══ Records provided ══

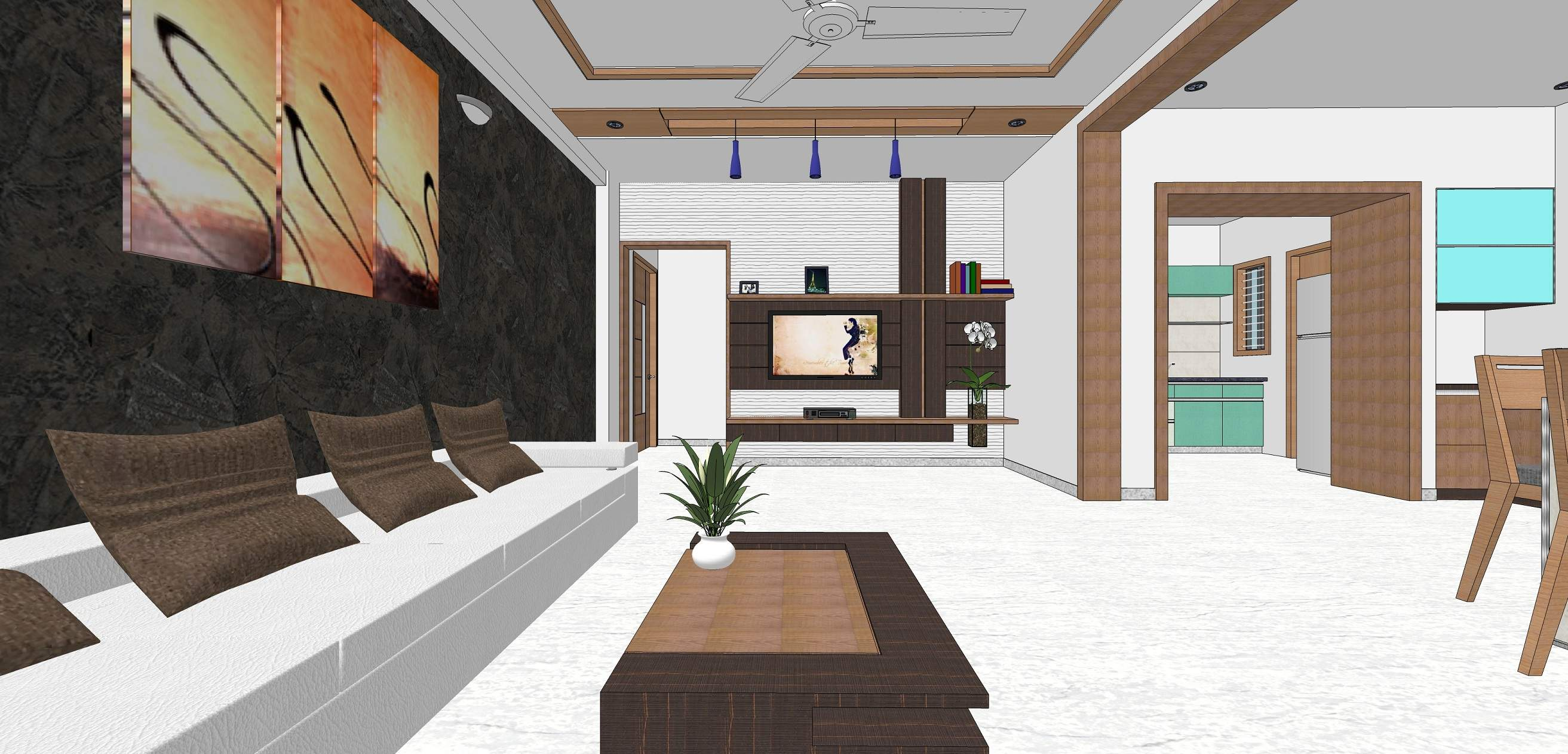 Interior Design Apartment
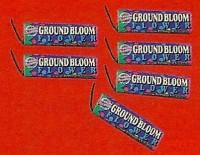 Ground Bloom Flower - 6pcs.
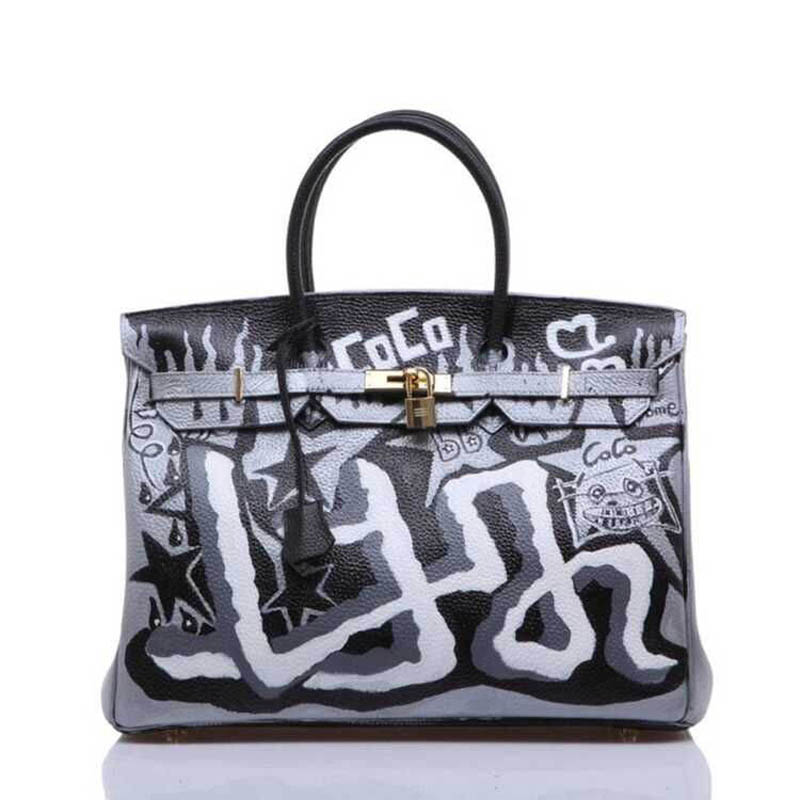 2018 New Fashion Graffiti Women Shoulder Bags Top-handle Bags Messenger bags Ladies Bags leather handbags S152 2018 new fashion top handle bags women cowhide genuine leather handbags casual bucket bags women bags rivet shoulder bags 836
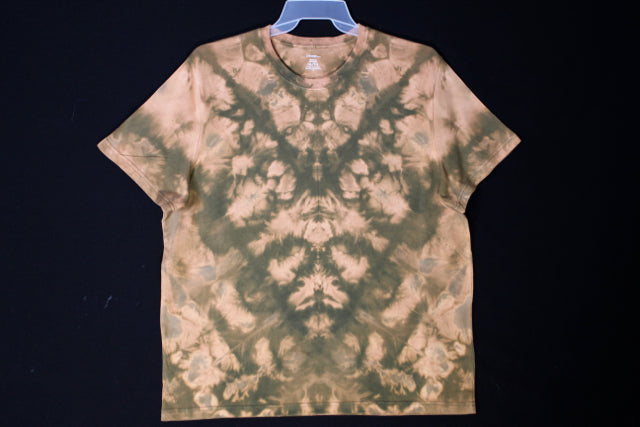 Men's reg, T shirt Sand and Sable Series  XL   #5173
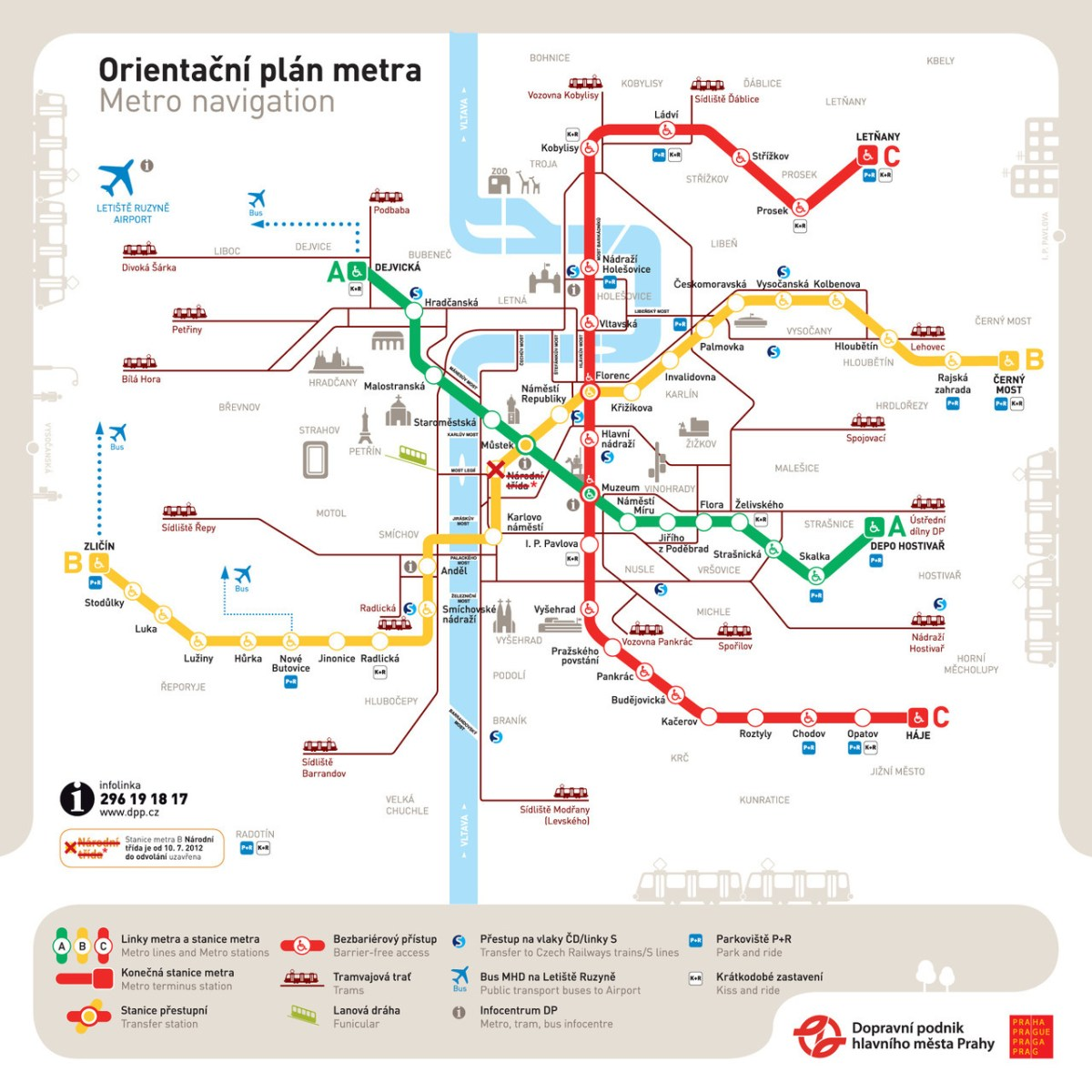 tram map in prague Transit Maps Official Map Prague Metro Orientation Map 2012 tram map in prague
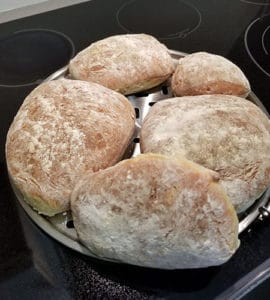 homemade italian bread loaves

═══

Work task: Copy every line above word for word and exclude the pictures.

Output for this task:
 Interior Design Apartment
 Ground Bloom Flower - 6pcs.
 2018 New Fashion Graffiti Women Shoulder Bags Top-handle Bags Messenger bags Ladies Bags leather handbags S152 2018 new fashion top handle bags women cowhide genuine leather handbags casual bucket bags women bags rivet shoulder bags 836
 Men's reg, T shirt Sand and Sable Series  XL   #5173
 tram map in prague Transit Maps Official Map Prague Metro Orientation Map 2012 tram map in prague
 homemade italian bread loaves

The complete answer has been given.